===== GIVEN ENTRIES

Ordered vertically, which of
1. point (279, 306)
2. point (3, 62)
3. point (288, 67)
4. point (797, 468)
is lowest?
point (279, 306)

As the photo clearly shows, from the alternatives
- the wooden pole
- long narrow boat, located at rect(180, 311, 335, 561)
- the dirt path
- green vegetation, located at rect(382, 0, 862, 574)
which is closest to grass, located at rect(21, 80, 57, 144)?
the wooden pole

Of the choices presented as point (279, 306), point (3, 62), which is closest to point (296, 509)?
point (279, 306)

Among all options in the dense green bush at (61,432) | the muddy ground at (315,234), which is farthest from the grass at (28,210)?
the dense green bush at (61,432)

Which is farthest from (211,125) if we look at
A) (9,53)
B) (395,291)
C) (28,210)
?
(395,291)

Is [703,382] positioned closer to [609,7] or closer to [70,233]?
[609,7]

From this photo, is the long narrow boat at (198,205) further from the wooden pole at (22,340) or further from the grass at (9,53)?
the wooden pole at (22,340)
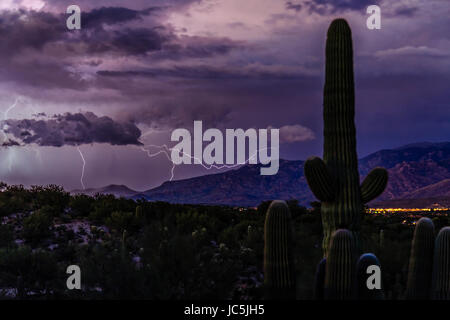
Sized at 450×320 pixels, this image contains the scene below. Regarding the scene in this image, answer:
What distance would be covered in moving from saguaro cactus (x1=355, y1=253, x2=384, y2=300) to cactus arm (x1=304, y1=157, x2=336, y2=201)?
8.42 ft

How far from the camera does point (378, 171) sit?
1408 cm

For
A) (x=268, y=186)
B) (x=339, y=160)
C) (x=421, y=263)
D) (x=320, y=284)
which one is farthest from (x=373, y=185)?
(x=268, y=186)

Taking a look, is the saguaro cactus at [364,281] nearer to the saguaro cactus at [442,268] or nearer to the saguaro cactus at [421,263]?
the saguaro cactus at [442,268]

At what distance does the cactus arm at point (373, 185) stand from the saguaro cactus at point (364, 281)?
9.84 ft

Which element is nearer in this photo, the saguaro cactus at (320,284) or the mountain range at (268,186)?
the saguaro cactus at (320,284)

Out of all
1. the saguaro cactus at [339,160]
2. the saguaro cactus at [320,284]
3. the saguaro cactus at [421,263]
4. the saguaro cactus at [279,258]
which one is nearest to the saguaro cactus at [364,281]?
the saguaro cactus at [320,284]

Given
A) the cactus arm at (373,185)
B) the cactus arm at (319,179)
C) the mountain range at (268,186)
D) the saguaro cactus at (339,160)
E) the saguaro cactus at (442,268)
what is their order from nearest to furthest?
1. the saguaro cactus at (442,268)
2. the cactus arm at (319,179)
3. the saguaro cactus at (339,160)
4. the cactus arm at (373,185)
5. the mountain range at (268,186)

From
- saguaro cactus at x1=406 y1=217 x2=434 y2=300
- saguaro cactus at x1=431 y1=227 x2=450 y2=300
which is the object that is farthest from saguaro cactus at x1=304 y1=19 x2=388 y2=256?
saguaro cactus at x1=431 y1=227 x2=450 y2=300

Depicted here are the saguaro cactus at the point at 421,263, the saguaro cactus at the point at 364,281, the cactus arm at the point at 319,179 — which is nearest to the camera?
the saguaro cactus at the point at 364,281

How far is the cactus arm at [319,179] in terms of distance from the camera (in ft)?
42.9

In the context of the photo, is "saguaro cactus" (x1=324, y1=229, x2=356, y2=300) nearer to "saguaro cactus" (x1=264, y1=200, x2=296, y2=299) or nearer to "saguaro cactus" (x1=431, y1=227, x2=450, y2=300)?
"saguaro cactus" (x1=264, y1=200, x2=296, y2=299)

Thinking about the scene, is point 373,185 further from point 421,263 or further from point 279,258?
point 279,258
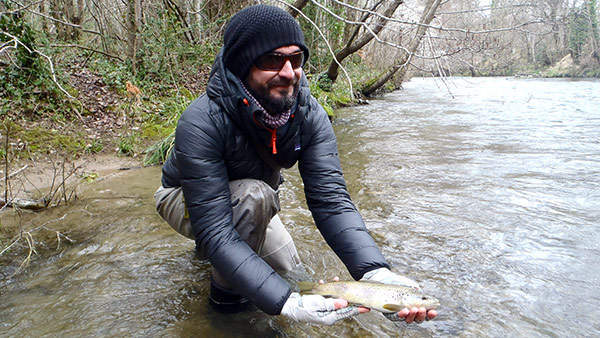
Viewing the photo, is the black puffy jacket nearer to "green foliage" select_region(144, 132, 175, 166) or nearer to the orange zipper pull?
the orange zipper pull

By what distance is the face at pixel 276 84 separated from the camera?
1.85 m

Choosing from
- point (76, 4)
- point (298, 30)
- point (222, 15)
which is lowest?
point (298, 30)

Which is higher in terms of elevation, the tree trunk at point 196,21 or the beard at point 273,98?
the tree trunk at point 196,21

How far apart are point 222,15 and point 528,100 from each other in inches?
417

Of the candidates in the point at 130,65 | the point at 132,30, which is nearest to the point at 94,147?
the point at 130,65

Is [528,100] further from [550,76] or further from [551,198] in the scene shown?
[550,76]

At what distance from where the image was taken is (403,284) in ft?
5.64

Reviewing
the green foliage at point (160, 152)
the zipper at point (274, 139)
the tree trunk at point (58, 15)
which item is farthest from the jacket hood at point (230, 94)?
the tree trunk at point (58, 15)

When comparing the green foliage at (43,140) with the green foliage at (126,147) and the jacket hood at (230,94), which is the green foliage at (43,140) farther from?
the jacket hood at (230,94)

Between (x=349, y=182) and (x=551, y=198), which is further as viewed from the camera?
(x=349, y=182)

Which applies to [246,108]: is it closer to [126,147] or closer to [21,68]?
[126,147]

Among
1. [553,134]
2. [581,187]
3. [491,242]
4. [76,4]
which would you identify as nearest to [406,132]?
[553,134]

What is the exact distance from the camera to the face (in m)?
1.85

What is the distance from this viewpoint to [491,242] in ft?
10.2
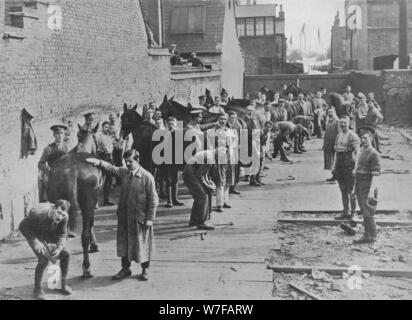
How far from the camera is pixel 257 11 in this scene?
4525cm

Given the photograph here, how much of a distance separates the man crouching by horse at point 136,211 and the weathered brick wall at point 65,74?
10.5 ft

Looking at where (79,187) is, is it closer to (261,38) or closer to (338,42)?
(261,38)

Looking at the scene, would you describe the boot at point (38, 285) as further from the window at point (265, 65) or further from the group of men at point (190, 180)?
the window at point (265, 65)

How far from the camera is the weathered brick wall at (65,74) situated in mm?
9891

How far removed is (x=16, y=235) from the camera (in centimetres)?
980

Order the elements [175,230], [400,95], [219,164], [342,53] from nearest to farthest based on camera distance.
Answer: [175,230], [219,164], [400,95], [342,53]

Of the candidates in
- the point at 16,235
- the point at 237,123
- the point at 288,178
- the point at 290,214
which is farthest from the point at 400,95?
the point at 16,235

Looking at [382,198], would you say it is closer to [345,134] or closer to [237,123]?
[345,134]

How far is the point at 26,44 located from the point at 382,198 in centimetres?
Answer: 856

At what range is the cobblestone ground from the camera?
721 cm

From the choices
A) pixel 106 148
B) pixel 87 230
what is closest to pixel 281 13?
pixel 106 148

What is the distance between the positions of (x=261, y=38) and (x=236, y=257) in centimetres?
3798

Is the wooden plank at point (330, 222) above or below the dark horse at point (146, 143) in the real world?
below

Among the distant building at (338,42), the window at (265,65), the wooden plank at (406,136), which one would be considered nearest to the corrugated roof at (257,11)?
the window at (265,65)
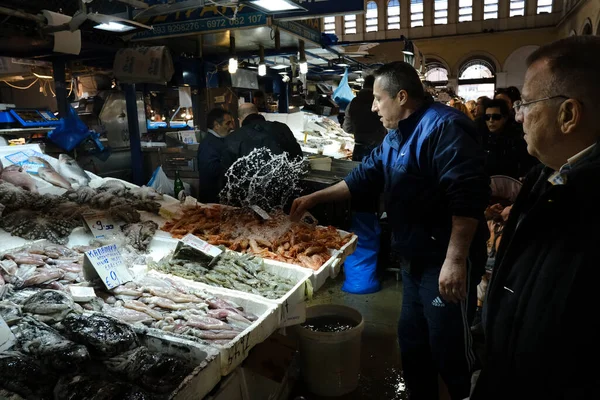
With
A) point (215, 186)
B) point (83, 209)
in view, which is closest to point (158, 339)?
point (83, 209)

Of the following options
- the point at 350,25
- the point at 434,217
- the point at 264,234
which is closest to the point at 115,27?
the point at 264,234

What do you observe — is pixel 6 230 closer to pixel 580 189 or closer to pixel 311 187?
pixel 311 187

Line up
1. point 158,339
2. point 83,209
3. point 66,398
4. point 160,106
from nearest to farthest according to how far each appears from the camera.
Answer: point 66,398 → point 158,339 → point 83,209 → point 160,106

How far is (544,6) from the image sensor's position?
2698cm

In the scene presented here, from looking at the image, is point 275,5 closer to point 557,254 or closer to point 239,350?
point 239,350

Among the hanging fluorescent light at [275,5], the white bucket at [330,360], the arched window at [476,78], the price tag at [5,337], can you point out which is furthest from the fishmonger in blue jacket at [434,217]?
the arched window at [476,78]

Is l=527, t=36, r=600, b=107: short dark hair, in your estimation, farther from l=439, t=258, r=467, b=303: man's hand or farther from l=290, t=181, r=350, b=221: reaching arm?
l=290, t=181, r=350, b=221: reaching arm

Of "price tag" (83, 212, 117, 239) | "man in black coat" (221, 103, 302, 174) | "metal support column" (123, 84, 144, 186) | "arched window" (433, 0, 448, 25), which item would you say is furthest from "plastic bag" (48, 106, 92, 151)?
"arched window" (433, 0, 448, 25)

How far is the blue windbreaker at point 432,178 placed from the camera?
2.35 meters

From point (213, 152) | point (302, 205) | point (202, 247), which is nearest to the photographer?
point (202, 247)

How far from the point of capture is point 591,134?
4.12ft

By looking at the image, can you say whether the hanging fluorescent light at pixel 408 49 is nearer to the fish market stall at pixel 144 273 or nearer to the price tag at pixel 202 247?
the fish market stall at pixel 144 273

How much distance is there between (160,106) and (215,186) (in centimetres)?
594

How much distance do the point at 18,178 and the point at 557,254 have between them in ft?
14.7
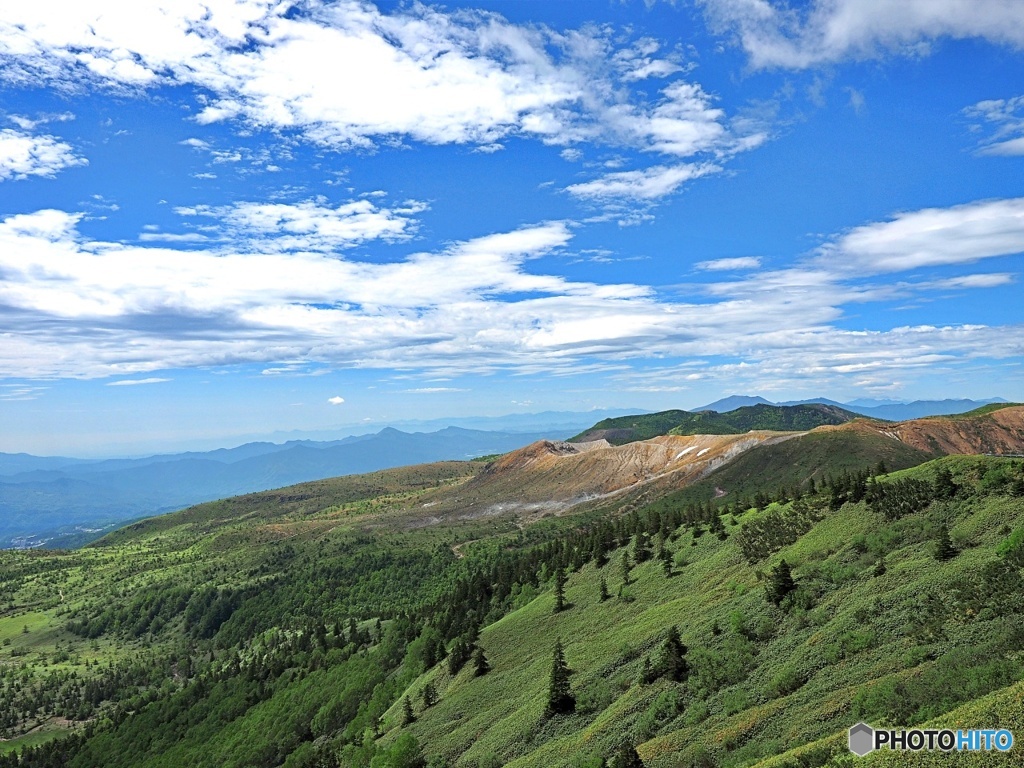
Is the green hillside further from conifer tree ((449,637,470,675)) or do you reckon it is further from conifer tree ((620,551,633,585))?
conifer tree ((620,551,633,585))

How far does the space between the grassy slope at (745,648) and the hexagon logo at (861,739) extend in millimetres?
1189

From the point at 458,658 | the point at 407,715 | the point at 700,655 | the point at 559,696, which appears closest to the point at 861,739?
the point at 700,655

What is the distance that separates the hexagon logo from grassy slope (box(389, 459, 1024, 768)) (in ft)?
3.90

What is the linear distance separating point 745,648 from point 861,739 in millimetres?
17316

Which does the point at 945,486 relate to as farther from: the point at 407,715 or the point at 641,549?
the point at 407,715

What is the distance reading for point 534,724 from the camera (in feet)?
152

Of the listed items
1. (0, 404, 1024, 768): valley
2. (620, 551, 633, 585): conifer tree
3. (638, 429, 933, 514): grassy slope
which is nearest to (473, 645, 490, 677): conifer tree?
(0, 404, 1024, 768): valley

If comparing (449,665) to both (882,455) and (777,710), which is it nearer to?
(777,710)

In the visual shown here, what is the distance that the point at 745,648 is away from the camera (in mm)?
40344

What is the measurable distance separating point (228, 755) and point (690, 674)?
345ft

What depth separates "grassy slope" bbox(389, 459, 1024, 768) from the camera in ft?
98.8

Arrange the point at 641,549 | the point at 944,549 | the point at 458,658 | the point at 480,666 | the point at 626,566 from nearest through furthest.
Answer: the point at 944,549 → the point at 480,666 → the point at 458,658 → the point at 626,566 → the point at 641,549

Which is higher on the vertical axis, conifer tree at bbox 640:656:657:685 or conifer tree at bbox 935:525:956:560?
conifer tree at bbox 935:525:956:560

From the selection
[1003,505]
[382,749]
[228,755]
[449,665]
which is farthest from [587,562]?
[228,755]
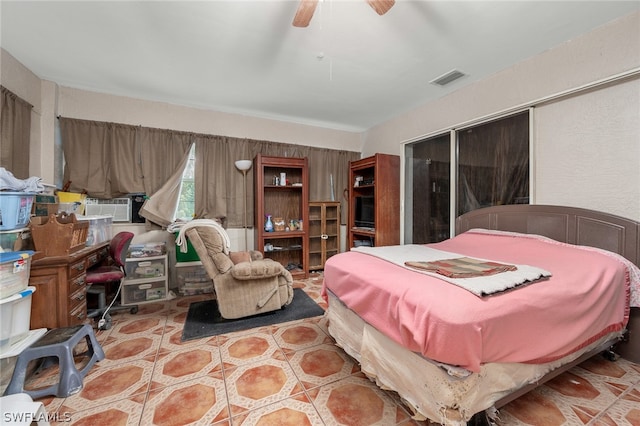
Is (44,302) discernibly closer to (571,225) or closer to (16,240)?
(16,240)

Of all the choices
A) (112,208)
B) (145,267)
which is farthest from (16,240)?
(112,208)

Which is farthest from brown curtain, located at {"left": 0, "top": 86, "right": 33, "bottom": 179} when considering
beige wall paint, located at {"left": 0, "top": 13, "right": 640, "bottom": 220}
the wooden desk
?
the wooden desk

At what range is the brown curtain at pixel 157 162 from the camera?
3.04 metres

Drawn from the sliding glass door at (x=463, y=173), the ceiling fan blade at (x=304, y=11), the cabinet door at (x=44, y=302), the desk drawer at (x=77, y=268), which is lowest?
the cabinet door at (x=44, y=302)

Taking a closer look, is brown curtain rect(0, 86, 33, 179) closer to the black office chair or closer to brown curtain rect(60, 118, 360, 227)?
brown curtain rect(60, 118, 360, 227)

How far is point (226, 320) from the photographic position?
2.61 metres

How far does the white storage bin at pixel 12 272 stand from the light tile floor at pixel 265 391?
2.23 ft

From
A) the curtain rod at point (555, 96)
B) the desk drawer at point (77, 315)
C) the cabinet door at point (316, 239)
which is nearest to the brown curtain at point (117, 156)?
the desk drawer at point (77, 315)

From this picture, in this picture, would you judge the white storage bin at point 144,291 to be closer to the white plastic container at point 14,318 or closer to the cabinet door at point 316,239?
the white plastic container at point 14,318

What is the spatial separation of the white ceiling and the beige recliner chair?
5.53 ft

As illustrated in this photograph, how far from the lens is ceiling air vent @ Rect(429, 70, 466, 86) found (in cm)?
278

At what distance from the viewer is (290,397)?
1.54m

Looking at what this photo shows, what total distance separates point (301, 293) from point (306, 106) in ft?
8.87

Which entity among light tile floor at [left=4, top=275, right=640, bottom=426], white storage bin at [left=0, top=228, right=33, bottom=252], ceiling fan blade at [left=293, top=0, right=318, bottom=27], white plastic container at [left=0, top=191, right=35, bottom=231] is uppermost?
ceiling fan blade at [left=293, top=0, right=318, bottom=27]
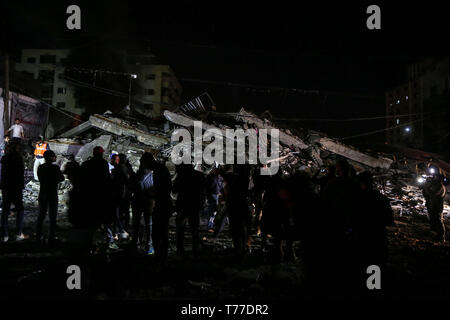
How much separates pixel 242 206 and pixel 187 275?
5.19ft

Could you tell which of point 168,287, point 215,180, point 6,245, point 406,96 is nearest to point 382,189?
point 215,180

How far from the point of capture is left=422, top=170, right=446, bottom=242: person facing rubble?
21.3 feet

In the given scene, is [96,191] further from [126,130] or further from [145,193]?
[126,130]

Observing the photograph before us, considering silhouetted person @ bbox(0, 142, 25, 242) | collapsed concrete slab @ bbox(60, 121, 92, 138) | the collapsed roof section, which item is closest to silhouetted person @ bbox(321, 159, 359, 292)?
silhouetted person @ bbox(0, 142, 25, 242)

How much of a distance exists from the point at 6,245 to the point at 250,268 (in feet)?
16.0

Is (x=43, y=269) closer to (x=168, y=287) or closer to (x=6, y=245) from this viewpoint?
(x=6, y=245)

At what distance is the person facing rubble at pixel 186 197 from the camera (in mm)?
4680

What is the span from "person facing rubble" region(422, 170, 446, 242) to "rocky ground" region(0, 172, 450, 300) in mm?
1044

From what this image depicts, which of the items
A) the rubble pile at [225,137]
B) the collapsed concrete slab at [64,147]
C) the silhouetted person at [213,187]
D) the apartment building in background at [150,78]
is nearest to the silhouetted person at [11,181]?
the silhouetted person at [213,187]

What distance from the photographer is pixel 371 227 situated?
3.20m

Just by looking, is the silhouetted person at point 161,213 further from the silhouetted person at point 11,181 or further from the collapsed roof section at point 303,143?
the collapsed roof section at point 303,143

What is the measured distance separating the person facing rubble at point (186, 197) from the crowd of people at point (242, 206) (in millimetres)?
18
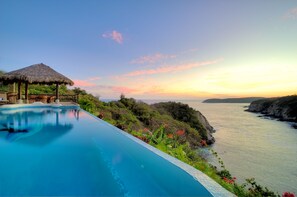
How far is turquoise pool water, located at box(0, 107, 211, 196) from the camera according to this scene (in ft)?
9.89

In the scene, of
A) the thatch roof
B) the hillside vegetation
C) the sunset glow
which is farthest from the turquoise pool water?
the sunset glow

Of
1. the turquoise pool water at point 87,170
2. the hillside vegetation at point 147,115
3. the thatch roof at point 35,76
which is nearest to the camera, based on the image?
the turquoise pool water at point 87,170

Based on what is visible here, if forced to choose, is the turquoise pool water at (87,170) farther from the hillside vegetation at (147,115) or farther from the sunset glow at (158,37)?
the sunset glow at (158,37)

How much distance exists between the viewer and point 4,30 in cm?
1493

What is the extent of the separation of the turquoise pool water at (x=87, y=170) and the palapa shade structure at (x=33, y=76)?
870 centimetres

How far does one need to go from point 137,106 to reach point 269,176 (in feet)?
45.3

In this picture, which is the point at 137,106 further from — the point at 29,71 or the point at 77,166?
the point at 77,166

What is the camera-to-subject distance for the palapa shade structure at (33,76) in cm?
1320

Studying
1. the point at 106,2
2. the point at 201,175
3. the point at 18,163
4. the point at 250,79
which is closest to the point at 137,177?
the point at 201,175

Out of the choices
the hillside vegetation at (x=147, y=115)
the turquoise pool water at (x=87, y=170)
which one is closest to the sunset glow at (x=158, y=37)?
the hillside vegetation at (x=147, y=115)

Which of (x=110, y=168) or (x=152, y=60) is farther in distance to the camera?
(x=152, y=60)

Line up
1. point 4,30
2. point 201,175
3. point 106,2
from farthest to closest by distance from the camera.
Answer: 1. point 4,30
2. point 106,2
3. point 201,175

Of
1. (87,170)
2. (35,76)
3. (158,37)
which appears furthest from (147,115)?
(87,170)

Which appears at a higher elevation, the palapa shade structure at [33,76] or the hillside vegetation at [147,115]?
the palapa shade structure at [33,76]
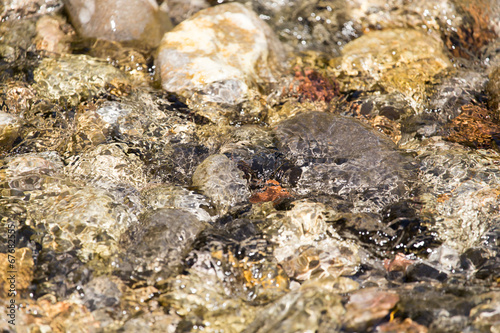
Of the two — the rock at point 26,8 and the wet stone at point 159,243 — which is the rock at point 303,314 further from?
the rock at point 26,8

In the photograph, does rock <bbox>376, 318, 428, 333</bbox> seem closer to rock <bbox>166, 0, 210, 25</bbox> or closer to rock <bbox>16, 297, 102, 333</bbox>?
rock <bbox>16, 297, 102, 333</bbox>

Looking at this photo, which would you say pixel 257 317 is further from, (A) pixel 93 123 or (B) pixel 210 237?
(A) pixel 93 123

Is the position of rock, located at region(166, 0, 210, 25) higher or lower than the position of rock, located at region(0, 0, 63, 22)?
lower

==========

SHORT EXERCISE:
Rewrite the lines from the one containing "From what this" through the one containing "D) the apartment", replacing "rubble pile" with "debris pile" and leaving everything else unchanged.

SOLUTION TO THIS EXERCISE:
From what this image depicts, which of the items
A) the debris pile at [225,137]
B) the collapsed concrete slab at [64,147]
C) the silhouetted person at [213,187]
D) the apartment building in background at [150,78]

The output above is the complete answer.